start Data for the task
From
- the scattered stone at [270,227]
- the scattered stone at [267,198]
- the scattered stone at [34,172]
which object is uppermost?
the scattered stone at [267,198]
end Data for the task
start Data for the task
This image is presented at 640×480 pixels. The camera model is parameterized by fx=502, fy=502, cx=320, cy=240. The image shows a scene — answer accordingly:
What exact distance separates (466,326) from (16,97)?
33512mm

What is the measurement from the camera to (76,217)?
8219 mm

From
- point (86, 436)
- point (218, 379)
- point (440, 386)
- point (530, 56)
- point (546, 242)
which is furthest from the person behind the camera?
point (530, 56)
end Data for the task
start Data for the task
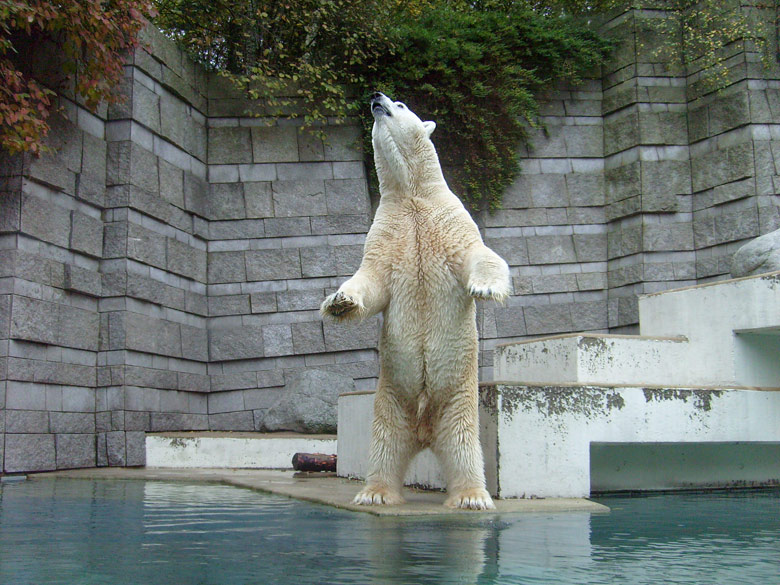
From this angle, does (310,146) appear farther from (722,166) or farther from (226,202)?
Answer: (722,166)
end Data for the task
### What to produce
Rewrite the part of the listing that opens with the line containing "From this angle, does" and closes with the line containing "Answer: (722,166)", changing "appear" to "seem" and leaving everything else as it is. Return only those lines.

### Exercise response
From this angle, does (310,146) seem farther from (722,166) or farther from (226,202)?
Answer: (722,166)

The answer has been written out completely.